Les industriels sont cependant autorisés à acheter ou à vendre les quotas qui leur sont attribués. De quoi réduire les surcoûts associés à la limitation des émissions, car on facilite ainsi la mise en oeuvre des réductions là où les coûts correspondants sont les plus faibles. Les entreprises qui peuvent réduire leurs dépenses énergétiques à moindres frais sont fortement incitées à le faire, puisqu’elles tireront un bénéfice de la revente de leurs quotas inutilisés compte tenu de la réduction de leurs émissions.
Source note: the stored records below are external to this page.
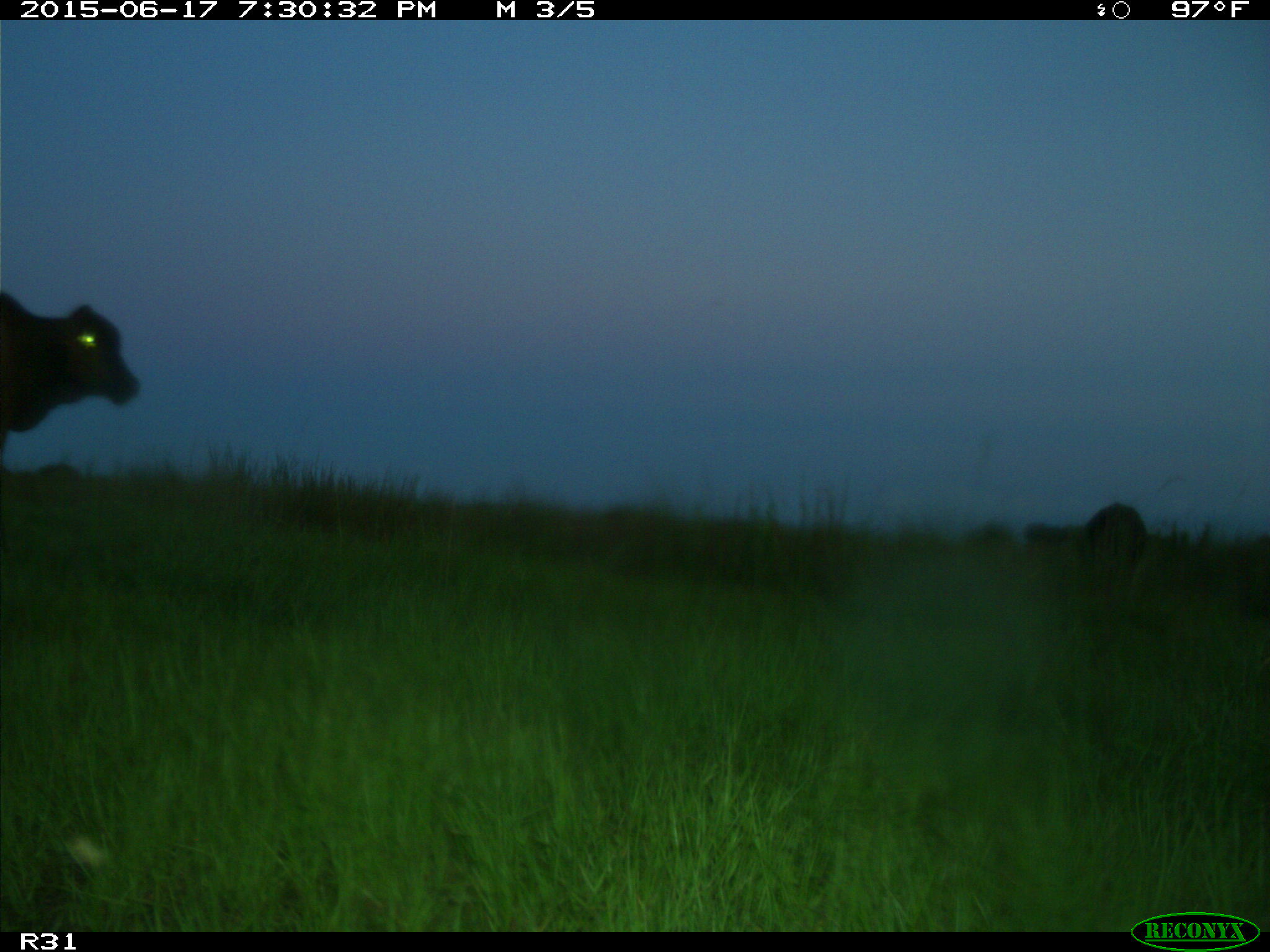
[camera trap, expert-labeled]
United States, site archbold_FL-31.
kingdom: Animalia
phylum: Chordata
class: Mammalia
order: Artiodactyla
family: Bovidae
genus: Bos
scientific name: Bos taurus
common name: domestic cow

A l’inverse, les industriels qui opèrent dans des secteurs où il est très coûteux de limiter les consommations d’énergie peuvent accroître leurs émissions en achetant les quotas excédentaires des autres entreprises.
Le prix du quota s’établit aujourd’hui autour de 25 euros la tonne de carbone. La quantité de quotas - et avec elle, le volume total d’émissions autorisées - devrait être réduite en 2008 afin de se rapprocher des objectifs de Kyoto. L’effet sur la structure de coût des entreprises les plus énergétivores est significatif quand leur production s’accroît sans que leur consommation d’énergie baisse parallèlement et qu’il leur faut se porter acquéreur des quotas manquants. " Avec un prix de la tonne de CO2 de 20 euros, l’impact sur le coût de la tonne de ciment est de 14 euros, à rapporter à un prix de vente de 70 à 80 euros départ usine ", explique ainsi Jean-Pierre Taillardat, chargé de mission auprès de la direction du cimentier Lafarge, un des industriels les plus concernés.
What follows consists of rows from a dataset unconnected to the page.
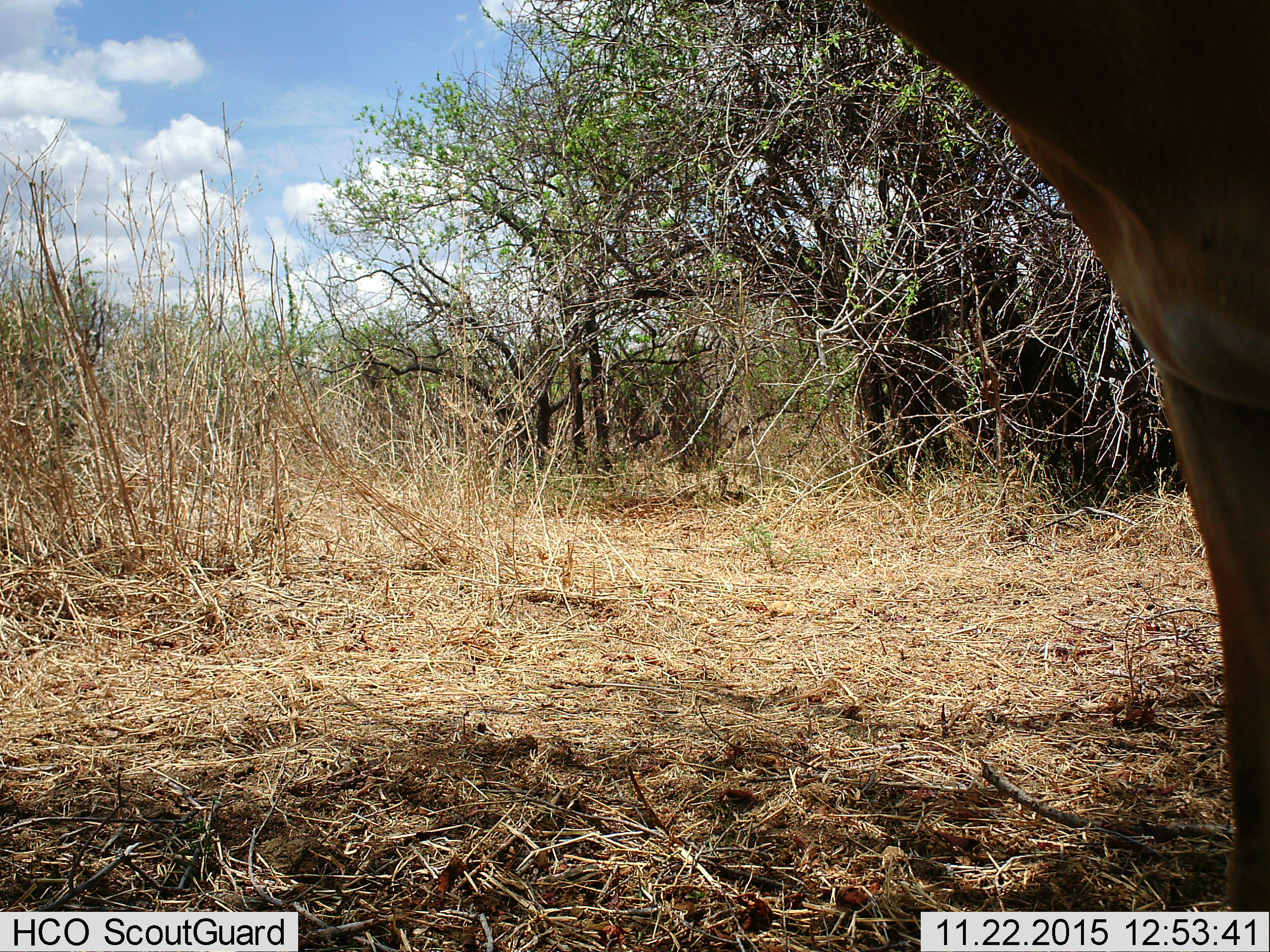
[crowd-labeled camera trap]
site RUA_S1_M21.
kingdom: Animalia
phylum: Chordata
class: Mammalia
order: Artiodactyla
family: Bovidae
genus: Aepyceros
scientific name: Aepyceros melampus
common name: impala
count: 1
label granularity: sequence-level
L’an dernier, 12 % du total des quotas attribués ont fait l’objet d’une transaction. Un niveau qui reste encore faible. L’infrastructure administrative permettant les échanges a mis du temps à devenir opérationnelle : début 2006, 1,6 des 2,2 milliards de tonnes de CO2 attribuées aux entreprises dans toute l’Union, soit les trois quarts du total, étaient consignées dans les registres nationaux créés à cet effet et pouvaient donc faire l’objet d’échanges.
Du côté des industriels, les choses ont aussi pris du retard : ils commencent à peine à affiner leurs systèmes de contrôle des émissions et à organiser le reporting correspondant. Or, " les industriels actifs [sur le marché des quotas] sont ceux qui sont capables d’assurer une remontée d’information fiable sur leurs émissions ", rappelle Thierry Carol, d’Euronext : dès qu’ils se rendent compte qu’ils sont au-dessus de leur quota, ils essaient d’en acheter quand les prix sont bas sur les marchés. Et ils font le contraire s’ils s’aperçoivent qu’ils ne consommeront pas tous leurs quotas.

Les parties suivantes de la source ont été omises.